**Problem details:** Scan the entries for the word "play", and copy every line where it appears.

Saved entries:
/---

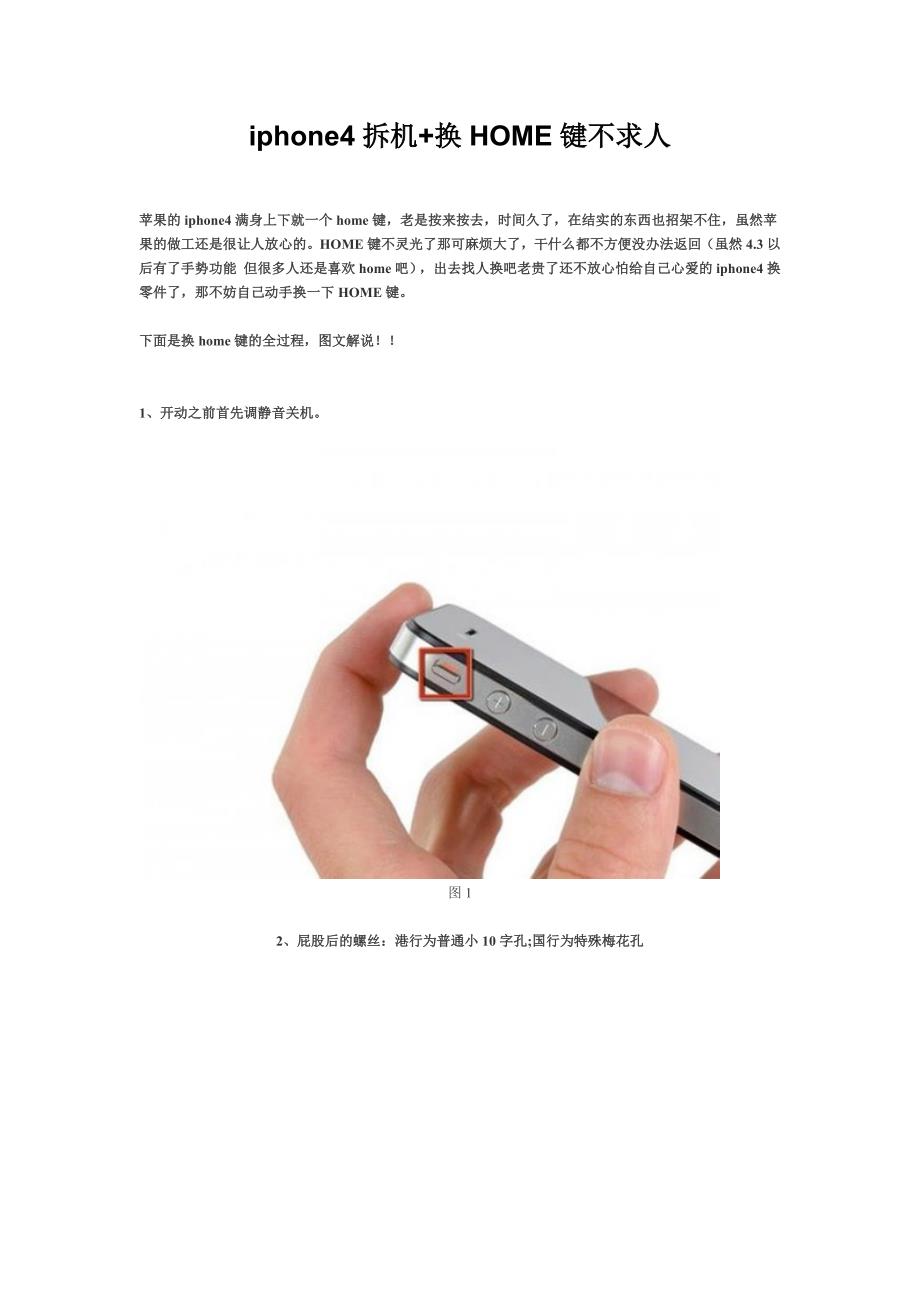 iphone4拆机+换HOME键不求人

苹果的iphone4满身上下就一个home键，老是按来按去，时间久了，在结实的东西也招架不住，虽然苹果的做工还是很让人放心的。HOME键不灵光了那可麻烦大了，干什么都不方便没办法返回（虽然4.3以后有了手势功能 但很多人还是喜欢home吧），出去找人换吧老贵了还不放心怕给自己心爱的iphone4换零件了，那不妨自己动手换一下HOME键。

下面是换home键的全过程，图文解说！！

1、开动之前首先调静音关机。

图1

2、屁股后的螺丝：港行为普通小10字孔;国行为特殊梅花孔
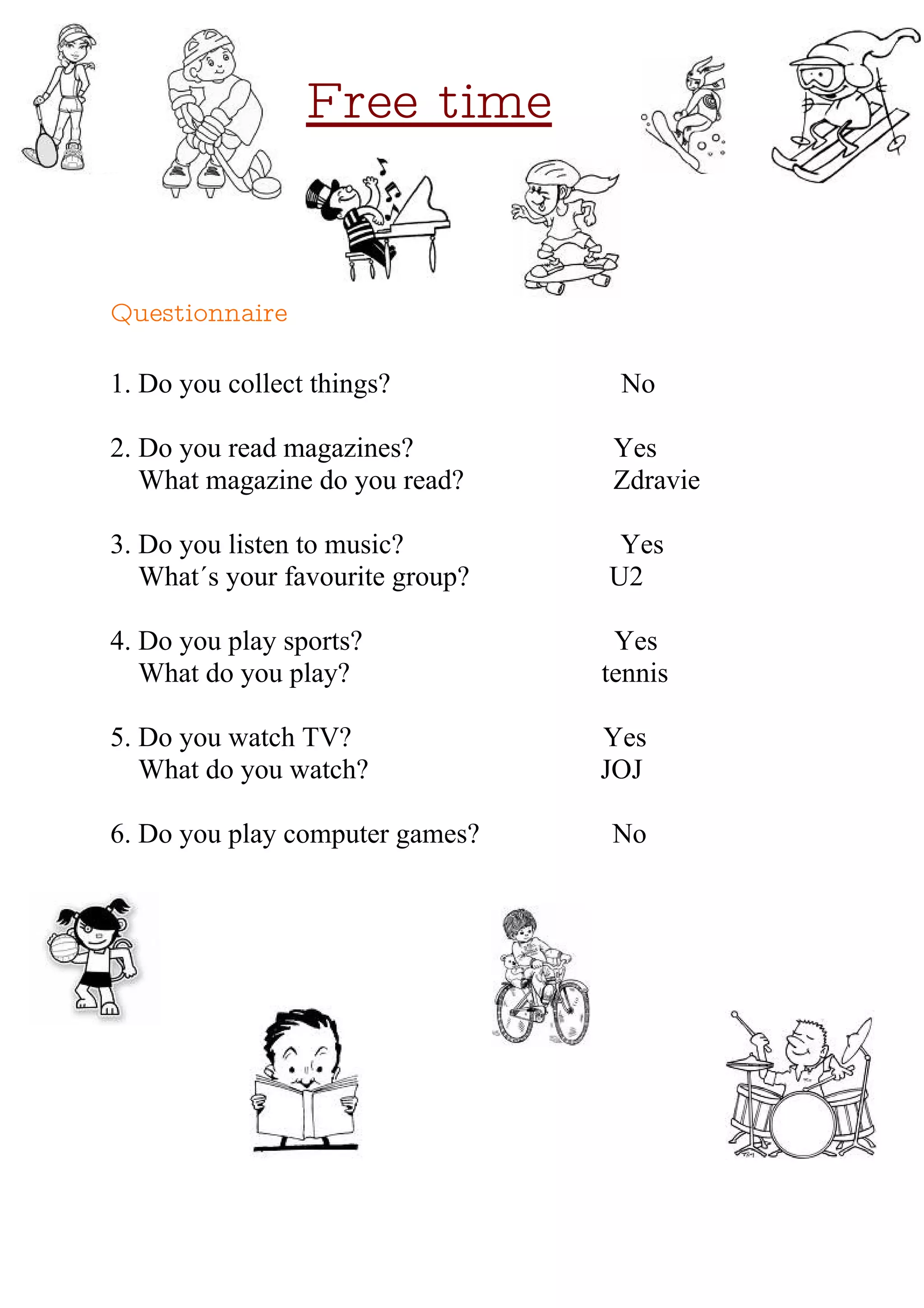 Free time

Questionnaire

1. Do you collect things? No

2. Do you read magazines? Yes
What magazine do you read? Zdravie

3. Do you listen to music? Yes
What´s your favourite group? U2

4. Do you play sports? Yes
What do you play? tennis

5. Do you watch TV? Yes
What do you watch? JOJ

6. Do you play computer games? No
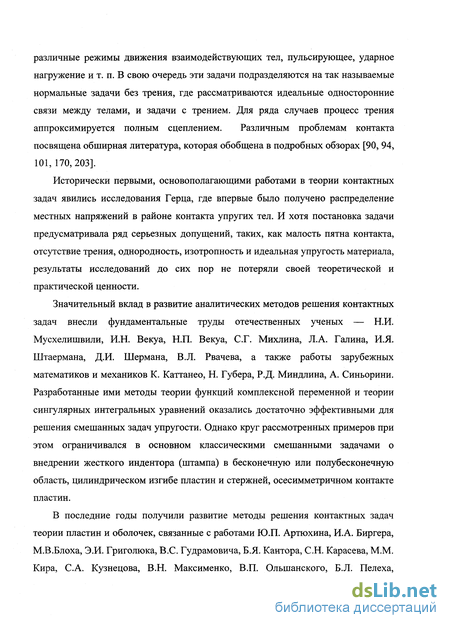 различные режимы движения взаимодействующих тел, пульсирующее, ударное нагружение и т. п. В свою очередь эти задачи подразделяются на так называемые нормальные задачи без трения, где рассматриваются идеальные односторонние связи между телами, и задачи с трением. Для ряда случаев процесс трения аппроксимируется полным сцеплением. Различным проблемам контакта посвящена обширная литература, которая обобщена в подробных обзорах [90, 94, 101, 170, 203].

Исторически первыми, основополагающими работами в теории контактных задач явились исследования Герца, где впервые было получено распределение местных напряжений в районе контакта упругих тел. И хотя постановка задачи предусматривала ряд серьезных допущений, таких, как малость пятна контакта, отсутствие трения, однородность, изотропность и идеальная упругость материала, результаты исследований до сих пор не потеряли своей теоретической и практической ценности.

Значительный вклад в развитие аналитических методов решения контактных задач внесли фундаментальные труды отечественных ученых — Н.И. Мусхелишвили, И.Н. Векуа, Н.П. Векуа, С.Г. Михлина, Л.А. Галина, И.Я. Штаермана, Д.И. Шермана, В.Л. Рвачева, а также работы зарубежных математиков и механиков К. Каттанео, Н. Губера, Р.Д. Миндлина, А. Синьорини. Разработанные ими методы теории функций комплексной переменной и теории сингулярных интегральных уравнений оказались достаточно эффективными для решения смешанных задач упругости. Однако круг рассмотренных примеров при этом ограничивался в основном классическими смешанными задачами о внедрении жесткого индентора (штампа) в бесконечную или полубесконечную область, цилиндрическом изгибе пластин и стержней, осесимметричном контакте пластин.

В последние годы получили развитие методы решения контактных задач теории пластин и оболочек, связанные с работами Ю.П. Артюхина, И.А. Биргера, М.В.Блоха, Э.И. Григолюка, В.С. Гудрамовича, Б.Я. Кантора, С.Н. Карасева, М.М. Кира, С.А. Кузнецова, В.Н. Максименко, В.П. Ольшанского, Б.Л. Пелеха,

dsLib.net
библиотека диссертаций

\---

**Result below:**
4. Do you play sports? Yes
What do you play? tennis
6. Do you play computer games? No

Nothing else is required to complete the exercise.